[Extract provided]
┌────────
About the job DevOps Engineer
Do
you like when sites stay up, like all the time? Do you enjoy finding new and
creative ways of surfacing poor quality code in production? Do you think that
Netflix’s simian army of chaos is the best thing ever? You may well be exactly
who we are looking for! We at Lalamove are now looking for a highly trained SRE
who can help us prevent downtime and provide visibility for our engineers into
what things may go wrong.
You’d be a part of the infrastructure team here at Lalamove and work closely
with production engineers, security experts and tooling software engineers to
achieve the ultimate goal of plentiful 9s. You’d also work on outreach and
education within the greater engineering organisation.
└────────
Saved data entries
┌────────
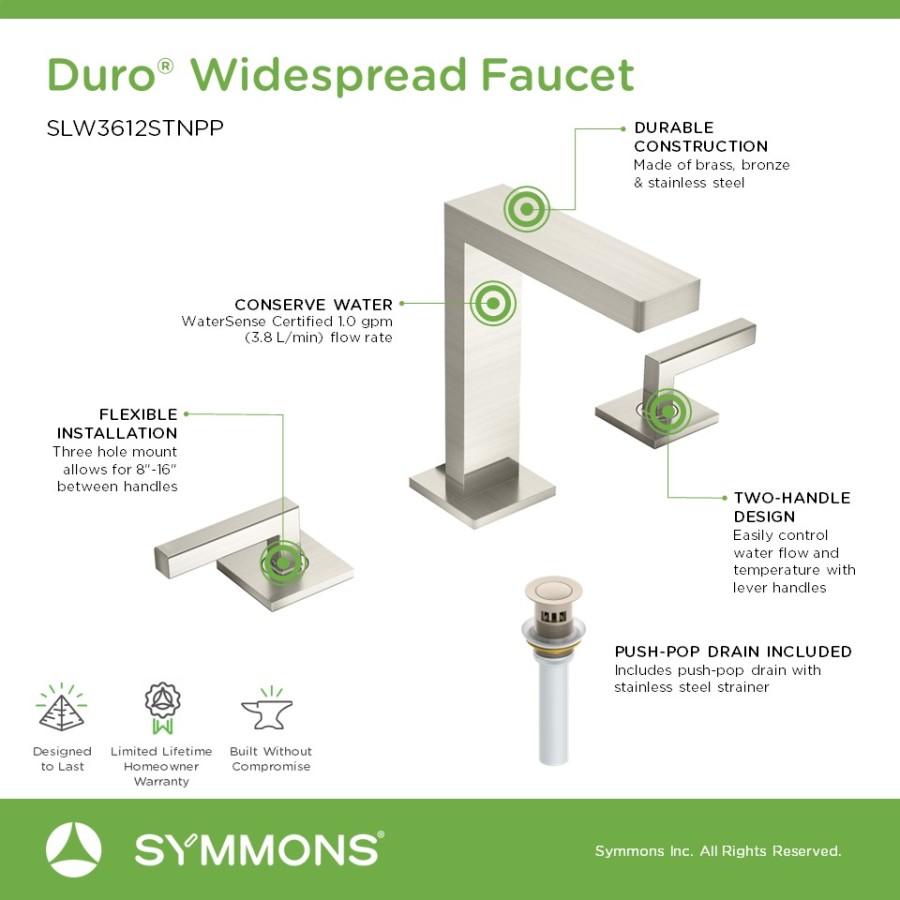 Duro® Widespread Faucet

SLW3612STNPP

DURABLE CONSTRUCTION
Made of brass, bronze & stainless steel

CONSERVE WATER
WaterSense Certified 1.0 gpm (3.8 L/min) flow rate

FLEXIBLE INSTALLATION
Three hole mount allows for 8"-16" between handles

TWO-HANDLE DESIGN
Easily control water flow and temperature with lever handles

PUSH-POP DRAIN INCLUDED
Includes push-pop drain with stainless steel strainer

Designed to Last

Limited Lifetime Homeowner Warranty

Built Without Compromise

SYMMONS®

Symmons Inc. All Rights Reserved.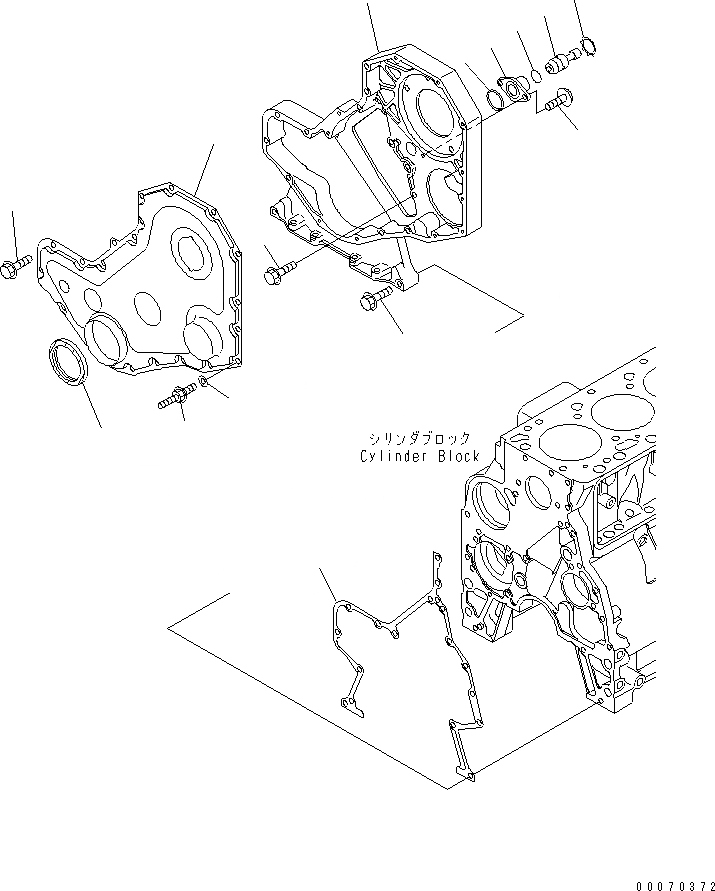 シリンダブロック
Cylinder Block

00070372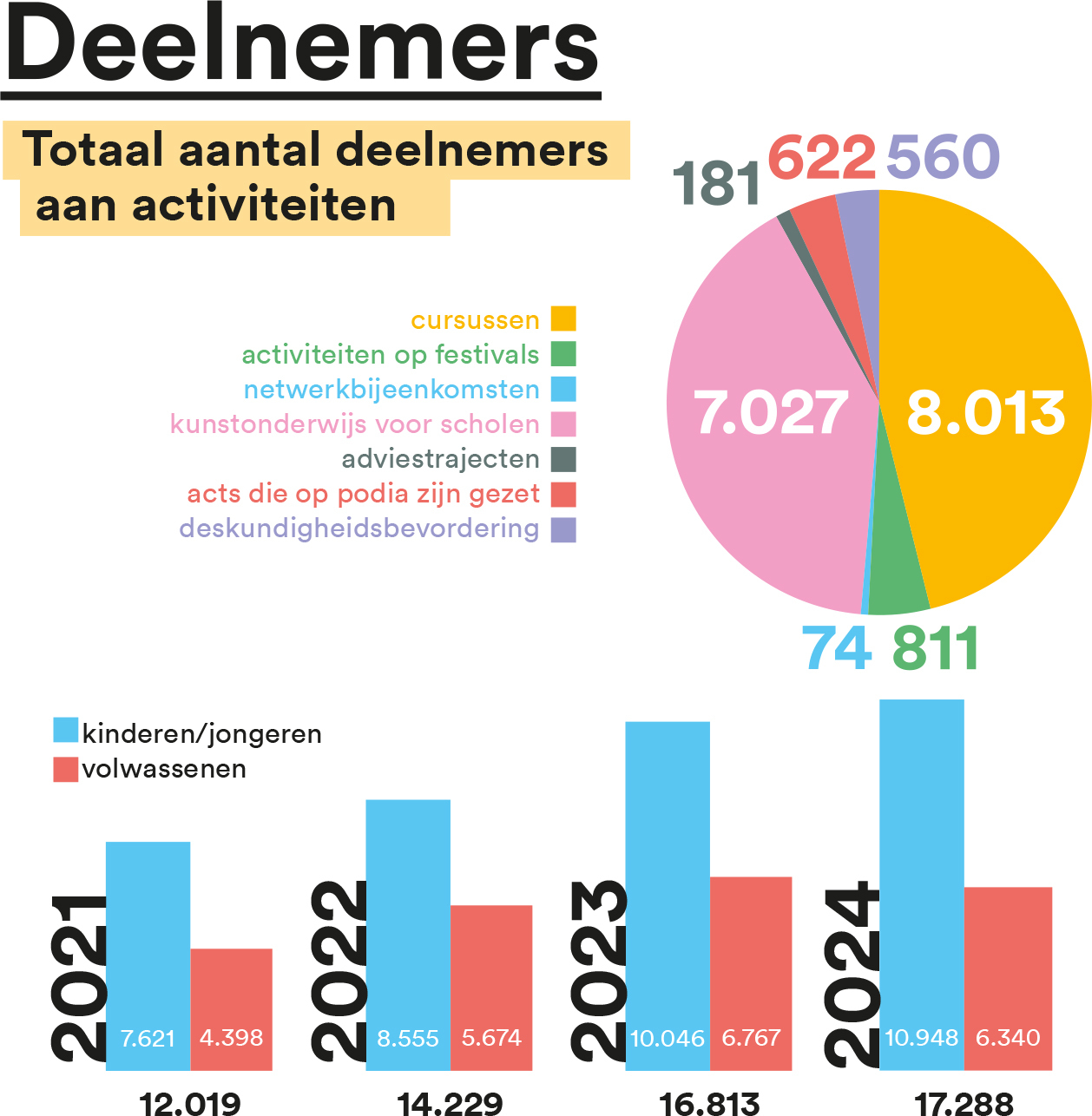 Deelnemers

Totaal aantal deelnemers aan activiteiten

181 622 560

cursussen
activiteiten op festivals
netwerkbijeenkomsten
kunstonderwijs voor scholen
adviestrajecten
acts die op podia zijn gezet
deskundigheidsbevordering

7.027 8.013

74 811

kinderen/jongeren
volwassenen

2021
7.621 4.398
12.019

2022
8.555 5.674
14.229

2023
10.046 6.767
16.813

2024
10.948 6.340
17.288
└────────
[Study questions]
1: Could you reproduce the DevOps Engineer job posting word for word, beginning at "About the job" and stopping after "greater engineering organisation."?
2: Can you continue the Lalamove DevOps Engineer job posting from its final sentence onward?

[Answers to the exercise]
1:
About the job DevOps Engineer
Do
you like when sites stay up, like all the time? Do you enjoy finding new and
creative ways of surfacing poor quality code in production? Do you think that
Netflix’s simian army of chaos is the best thing ever? You may well be exactly
who we are looking for! We at Lalamove are now looking for a highly trained SRE
who can help us prevent downtime and provide visibility for our engineers into
what things may go wrong.
You’d be a part of the infrastructure team here at Lalamove and work closely
with production engineers, security experts and tooling software engineers to
achieve the ultimate goal of plentiful 9s. You’d also work on outreach and
education within the greater engineering organisation.

2:
What We Imagine You’d Be Doing
· Plan, set up and manage the monitoring infrastructure
· Educate developers on what kinds of application level metrics could be valuable
· Ensure we have a relevant RED dashboard for our business
· Help out on the most challenging root cause analysis
· Find and fix bugs deep inside the systems we are using
· Plan and implement reliable recovery process
·
Ensure our applications are
resilient to infrastructure level failures (chaos testing)
What
We’re Looking For
· At least 4+ years of experience
· Experience in cloud(AWS) infrastructure
· Strong programmer in systems languages (Go, NodeJS, etc)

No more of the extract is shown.